# Travail à réaliser:
(1) D'après le texte sur le plan d'actions d'Elon Musk chez Tesla, à quelle part du capital la participation de Musk pourrait-elle passer s'il atteint les objectifs fixés ?
(2) Dans le texte sur le plan d'actions d'Elon Musk chez Tesla, recopiez le passage qui commence par « En apparence, le » et se poursuit jusqu'à « d’un actionnaire clé. », en substituant « rémunération fixe » à « salaire fixe ».

Un contrat d’incentives devenu instrument de pouvoir
Le plan prévoit qu’Elon Musk reçoive jusqu’à douze tranches d’actions supplémentaires si Tesla atteint une capitalisation de 8 500 milliards de dollars et franchit plusieurs objectifs opérationnels, dont la vente d’un million de robots humanoïdes et dix millions d’abonnements payants à son logiciel de conduite autonome. S’il atteint ces objectifs, la participation de Musk pourrait passer de 15 % à près de 29 % du capital.
En apparence, le dispositif repose sur une logique d’alignement actionnarial où Musk ne touche ni salaire fixe ni prime annuelle, et ne gagne que si la valeur de l’entreprise s’envole. En réalité, il consolide un pouvoir déjà sans équivalent dans le S&P 500, car ce plan ne rémunère pas son dirigeant mais renforce la domination d’un actionnaire clé.
Un vote qui consacre la foi des investisseurs individuels
Malgré les réserves des sociétés de conseil ISS et Glass Lewis, qui avaient recommandé de voter contre, la direction de Tesla a remporté son pari. La présidente du conseil d’administration, Robyn Denholm, avait mené une campagne active, insistant sur le risque de voir Musk quitter l’entreprise en cas de refus. Les grands fonds institutionnels, tels que le fonds souverain norvégien Norges Bank Investment Management, représentant 1,1 % du capital, se sont opposés à la résolution, invoquant une rémunération « disproportionnée » et une dépendance excessive à une seule personne.

# Données fournies:
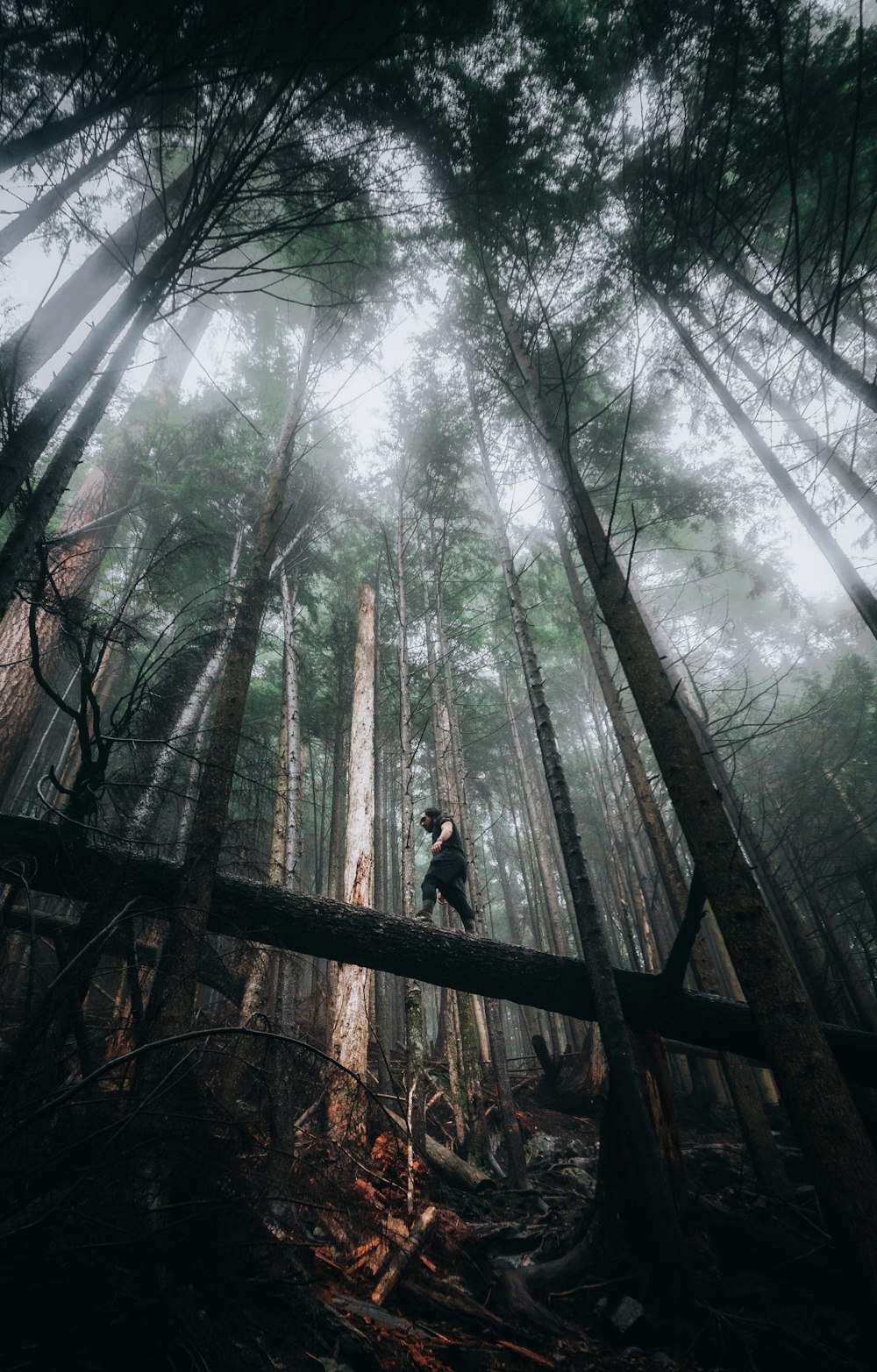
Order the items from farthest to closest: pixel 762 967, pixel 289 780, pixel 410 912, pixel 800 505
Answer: pixel 289 780 < pixel 800 505 < pixel 410 912 < pixel 762 967

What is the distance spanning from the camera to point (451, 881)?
20.7 ft

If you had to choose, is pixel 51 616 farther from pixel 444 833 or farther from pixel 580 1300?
pixel 580 1300

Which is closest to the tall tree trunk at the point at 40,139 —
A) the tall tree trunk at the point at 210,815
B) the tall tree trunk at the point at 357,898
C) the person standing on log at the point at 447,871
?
the tall tree trunk at the point at 210,815

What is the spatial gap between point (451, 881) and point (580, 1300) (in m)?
3.56

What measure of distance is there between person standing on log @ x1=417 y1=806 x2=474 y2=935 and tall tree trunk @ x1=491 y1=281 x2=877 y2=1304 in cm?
369

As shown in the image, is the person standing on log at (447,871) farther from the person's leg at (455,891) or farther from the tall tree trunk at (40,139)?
the tall tree trunk at (40,139)

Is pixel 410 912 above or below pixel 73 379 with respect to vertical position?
below

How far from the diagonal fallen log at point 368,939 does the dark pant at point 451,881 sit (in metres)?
2.35

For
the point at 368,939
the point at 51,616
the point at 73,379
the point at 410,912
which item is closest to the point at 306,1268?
the point at 368,939

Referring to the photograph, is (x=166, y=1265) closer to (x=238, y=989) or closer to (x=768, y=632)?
(x=238, y=989)

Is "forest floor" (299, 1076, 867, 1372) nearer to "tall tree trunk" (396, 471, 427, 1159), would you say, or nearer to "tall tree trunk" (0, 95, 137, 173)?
"tall tree trunk" (396, 471, 427, 1159)

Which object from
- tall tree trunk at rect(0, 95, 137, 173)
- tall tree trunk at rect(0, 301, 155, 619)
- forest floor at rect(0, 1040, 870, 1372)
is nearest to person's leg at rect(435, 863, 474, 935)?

# Réponses par tâche:
(1) Près de 29 % du capital.

(2)
En apparence, le dispositif repose sur une logique d’alignement actionnarial où Musk ne touche ni rémunération fixe ni prime annuelle, et ne gagne que si la valeur de l’entreprise s’envole. En réalité, il consolide un pouvoir déjà sans équivalent dans le S&P 500, car ce plan ne rémunère pas son dirigeant mais renforce la domination d’un actionnaire clé.